**Material to process**
----------------------------------------

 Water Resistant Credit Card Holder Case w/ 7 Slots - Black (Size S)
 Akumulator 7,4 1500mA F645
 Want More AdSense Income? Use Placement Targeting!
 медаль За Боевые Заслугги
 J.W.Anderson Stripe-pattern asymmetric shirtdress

----------------------------------------

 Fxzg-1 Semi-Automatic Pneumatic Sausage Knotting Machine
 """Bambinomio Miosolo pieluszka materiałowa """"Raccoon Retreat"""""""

----------------------------------------

Copy the lines above exactly, beginning at the line that has "Water Resistant Credit" and stopping after the line that has "J.W.Anderson Stripe-pattern asymmetric", and omit the rest.

 Water Resistant Credit Card Holder Case w/ 7 Slots - Black (Size S)
 Akumulator 7,4 1500mA F645
 Want More AdSense Income? Use Placement Targeting!
 медаль За Боевые Заслугги
 J.W.Anderson Stripe-pattern asymmetric shirtdress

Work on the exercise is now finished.